### 原文抜粋

● ● ● ●

来島社長は運行停止に関する判断基準があいまいで、判断を指令員と保守担当が相互に依存する状況だったと述べ、危機管理上の問題を認めた。
JR西によると、車内で音やにおいなどの異変があったため、岡山駅から保守社員が乗車した。保守社員は、運行について判断する権限を持つ東京の指令員に電話で「安全をとって新大阪駅で床下(点検)をやろうか」と要請した。
しかし、指令員は隣に座る上司から報告を求められ、受話器を耳から離して聞いていなかった。一方、保守社員は指令員が点検の準備を進めると思い込んでいた。
結局、新大阪駅でJR東海側に音の異常などは伝えたものの、走行に支障がないと判断。JR東海に指令部署間の協議を申し出ずに運行を引き継いだ。JR西は、ダイヤが乱れることを恐れて床下点検をしなかったわけではないと釈明した。一方で、来島社長は「新大阪まで行かなくても止めることは可能だった」とも述べた。
来島社長は「新幹線の安全性に対する信頼を大きく損ねてしまった」と語り、改めて謝罪した。2005年のJR福知山線脱線事故の教訓が生かされていないとの指摘に関しては「謙虚に受け止める」と話した。
再発防止策として、ハード面では、複数の指令員が現場とのやりとりを同時に聞けるようシステムを変更。異常がないことを確認できない場合は、ちゅうちょなく運行を停止させることを徹底するなど対策を講じる。特定の社員の処分は行わない方針。(時事)
鉄焼ける臭い、びりびり振動 走行止めず
JR西日本の「のぞみ」の台車に亀裂が見つかった問題で、同社は27日、鉄の焼けるような臭いや「びりびり伝わる振動」を乗務員や車両保守担当社員らが気付きながらも、3時間以上も走行させた経緯を明らかにした。
のぞみは今月11日午後1時半に博多(福岡市)を出発。午後1時35~50分の間に、車掌が13号車のデッキで甲高い異音を感じた。小倉(北九州市)―広島間を走行中も車掌は同じ異音を感じたほか、7・8号車付近では乗務員が鉄の焼けたような臭いを感じていた。

● ● ● ●

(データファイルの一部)
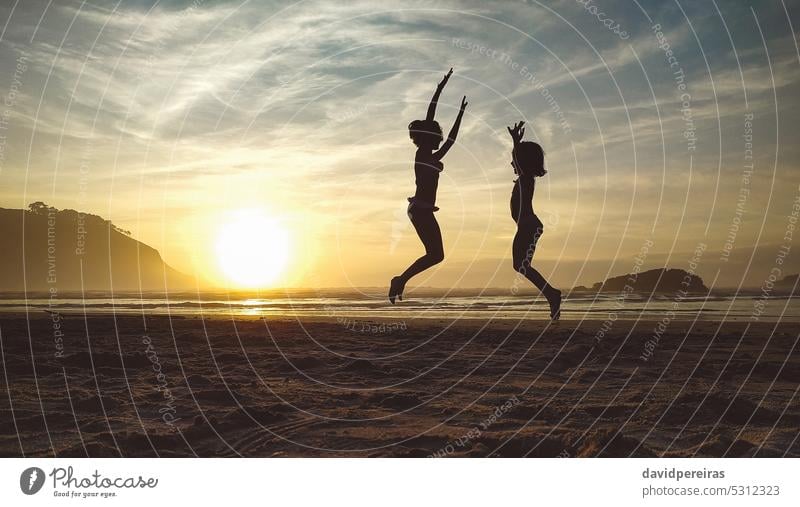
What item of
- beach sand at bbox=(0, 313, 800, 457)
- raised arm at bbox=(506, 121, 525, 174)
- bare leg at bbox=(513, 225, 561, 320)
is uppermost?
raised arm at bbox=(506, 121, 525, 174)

● ● ● ●

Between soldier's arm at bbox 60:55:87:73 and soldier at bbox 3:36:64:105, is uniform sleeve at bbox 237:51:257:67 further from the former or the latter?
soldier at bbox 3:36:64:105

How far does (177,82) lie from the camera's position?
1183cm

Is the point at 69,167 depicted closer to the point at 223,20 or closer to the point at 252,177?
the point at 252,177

● ● ● ●

### 課題 1
台車亀裂に関する記事によると、のぞみは今月11日の何時に博多を出発しましたか。
### 課題 2
記事のうち、「JR西によると、車内で音やに」から「備を進めると思い込んでいた。」までを、両端を含めて一字一句変えずに書き写してください。
回答には記事の内容だけを用いてください。

### 解答全文 1
午後1時半に博多を出発しました。

### 解答全文 2
JR西によると、車内で音やにおいなどの異変があったため、岡山駅から保守社員が乗車した。保守社員は、運行について判断する権限を持つ東京の指令員に電話で「安全をとって新大阪駅で床下(点検)をやろうか」と要請した。
しかし、指令員は隣に座る上司から報告を求められ、受話器を耳から離して聞いていなかった。一方、保守社員は指令員が点検の準備を進めると思い込んでいた。